▶ [Given problem]: Output the listing below line for line, unchanged, but leave out any pictures.

▶ [Input rows]:
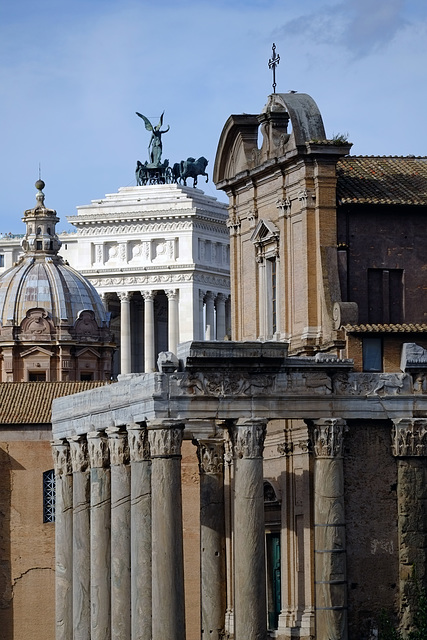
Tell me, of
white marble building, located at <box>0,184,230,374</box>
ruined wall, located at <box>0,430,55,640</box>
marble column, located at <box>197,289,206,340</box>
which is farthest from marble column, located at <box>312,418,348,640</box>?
white marble building, located at <box>0,184,230,374</box>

▶ [Answer]:
Tell me, of
white marble building, located at <box>0,184,230,374</box>
ruined wall, located at <box>0,430,55,640</box>
marble column, located at <box>197,289,206,340</box>
which is farthest from marble column, located at <box>312,418,348,640</box>?
white marble building, located at <box>0,184,230,374</box>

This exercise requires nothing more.